#### ARTICLE

[Long post warning]

[Figure 1: Clip with sub-titles from the movie "Bow Barracks Forever"]
In the long list of grouses (the marginalization of Subhash Bose in the Indian national Congress, the policy of freight equalization, lack of funding for Bakreshwar power plant, Sourav Ganguly’s treatment at the hands of the BCCI, Soumitro Chatterjee being overlooked for the Dadasaheb Phalke Award and “Ami Kolkattar Rosogolla” not being made the national anthem being some of them) that we Bengalis have nurtured over the years like festering wounds that refuse to heal, nothing perhaps rankles more than the fact that Moonmoon Sen was never given the iconic status in Bollywood that she so richly deserved.
People who closely follow Bengali movies noted amazing flashes of brilliance in her performance in “Baidurya Rahasya “where she played a no-nonsense lethal detective who goes undercover as a sexy Vaishnavite priestess with a craving for fish (her famous line “Mamu ami maach bhaja khamu” [Uncle, I want to eat fried fish]) still gives me the shivers whenever I hear it). Soon her flawless pronunciation, unaffected manner of speaking, acting prowess [video] and her overdone femininity (called “nyakamo” in Bengali) had made her the darling of what Taran Adarsh calls the “classes and the masses”.

########
#### DATA LISTING

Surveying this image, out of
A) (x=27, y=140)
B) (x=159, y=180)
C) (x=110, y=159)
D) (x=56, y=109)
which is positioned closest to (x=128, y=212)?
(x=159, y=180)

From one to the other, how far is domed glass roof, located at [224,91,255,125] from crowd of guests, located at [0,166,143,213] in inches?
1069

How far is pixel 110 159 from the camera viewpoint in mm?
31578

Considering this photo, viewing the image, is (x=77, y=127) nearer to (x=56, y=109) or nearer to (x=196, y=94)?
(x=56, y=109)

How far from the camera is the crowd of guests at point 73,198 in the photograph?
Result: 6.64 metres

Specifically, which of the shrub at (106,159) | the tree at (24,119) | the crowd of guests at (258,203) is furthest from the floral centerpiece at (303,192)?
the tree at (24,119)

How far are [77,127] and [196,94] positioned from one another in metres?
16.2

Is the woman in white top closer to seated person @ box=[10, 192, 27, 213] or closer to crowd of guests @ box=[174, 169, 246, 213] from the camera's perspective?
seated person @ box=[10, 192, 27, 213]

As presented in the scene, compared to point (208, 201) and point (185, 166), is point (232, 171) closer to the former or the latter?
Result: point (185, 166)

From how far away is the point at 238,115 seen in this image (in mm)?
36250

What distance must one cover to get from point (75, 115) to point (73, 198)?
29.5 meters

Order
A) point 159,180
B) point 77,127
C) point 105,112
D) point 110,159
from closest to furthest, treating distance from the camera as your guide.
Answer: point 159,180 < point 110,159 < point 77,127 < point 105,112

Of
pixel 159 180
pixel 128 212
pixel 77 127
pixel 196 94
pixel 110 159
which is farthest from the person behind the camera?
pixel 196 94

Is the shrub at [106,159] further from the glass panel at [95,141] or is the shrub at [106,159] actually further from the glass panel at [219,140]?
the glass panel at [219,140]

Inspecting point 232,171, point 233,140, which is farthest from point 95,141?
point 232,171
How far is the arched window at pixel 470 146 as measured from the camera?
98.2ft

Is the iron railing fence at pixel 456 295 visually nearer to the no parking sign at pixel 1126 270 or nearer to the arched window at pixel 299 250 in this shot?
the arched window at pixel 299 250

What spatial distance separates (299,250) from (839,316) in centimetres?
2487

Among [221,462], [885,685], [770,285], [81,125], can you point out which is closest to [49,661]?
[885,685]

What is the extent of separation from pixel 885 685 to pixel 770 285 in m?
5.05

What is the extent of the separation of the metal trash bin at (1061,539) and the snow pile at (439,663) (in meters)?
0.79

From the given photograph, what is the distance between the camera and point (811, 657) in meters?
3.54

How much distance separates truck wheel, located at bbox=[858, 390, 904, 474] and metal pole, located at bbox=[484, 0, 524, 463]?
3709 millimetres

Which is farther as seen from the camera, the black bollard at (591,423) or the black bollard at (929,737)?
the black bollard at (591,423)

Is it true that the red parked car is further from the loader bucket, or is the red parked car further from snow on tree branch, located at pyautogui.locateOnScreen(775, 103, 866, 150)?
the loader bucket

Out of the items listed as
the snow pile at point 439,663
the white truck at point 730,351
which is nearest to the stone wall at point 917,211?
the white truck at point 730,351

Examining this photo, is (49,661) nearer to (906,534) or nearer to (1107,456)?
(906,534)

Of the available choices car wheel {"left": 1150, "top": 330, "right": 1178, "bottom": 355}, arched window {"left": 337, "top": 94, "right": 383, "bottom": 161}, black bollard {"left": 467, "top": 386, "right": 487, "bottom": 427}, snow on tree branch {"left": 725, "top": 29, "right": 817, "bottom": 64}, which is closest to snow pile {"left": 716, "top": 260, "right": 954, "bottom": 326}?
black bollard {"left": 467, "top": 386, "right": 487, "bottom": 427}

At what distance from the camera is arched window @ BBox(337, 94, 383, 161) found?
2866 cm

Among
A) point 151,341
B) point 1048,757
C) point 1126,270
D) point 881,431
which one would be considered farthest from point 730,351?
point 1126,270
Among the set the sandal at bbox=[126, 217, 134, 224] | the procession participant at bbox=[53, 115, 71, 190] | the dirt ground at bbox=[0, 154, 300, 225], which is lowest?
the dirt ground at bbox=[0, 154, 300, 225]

########

**SHORT TASK A**
Repeat the passage of the post about Moonmoon Sen word for word, starting with "[Figure 1: Clip" and going on through "so richly deserved.".
**SHORT TASK B**
Using the post about Moonmoon Sen, explain how she came to be the darling of "classes and the masses."

**FINAL RESULT A**
[Figure 1: Clip with sub-titles from the movie "Bow Barracks Forever"]
In the long list of grouses (the marginalization of Subhash Bose in the Indian national Congress, the policy of freight equalization, lack of funding for Bakreshwar power plant, Sourav Ganguly’s treatment at the hands of the BCCI, Soumitro Chatterjee being overlooked for the Dadasaheb Phalke Award and “Ami Kolkattar Rosogolla” not being made the national anthem being some of them) that we Bengalis have nurtured over the years like festering wounds that refuse to heal, nothing perhaps rankles more than the fact that Moonmoon Sen was never given the iconic status in Bollywood that she so richly deserved.

**FINAL RESULT B**
The post credits her flawless pronunciation, her unaffected manner of speaking, her acting prowess, and her overdone femininity, which Bengali calls "nyakamo." Together these soon won her that wide appeal.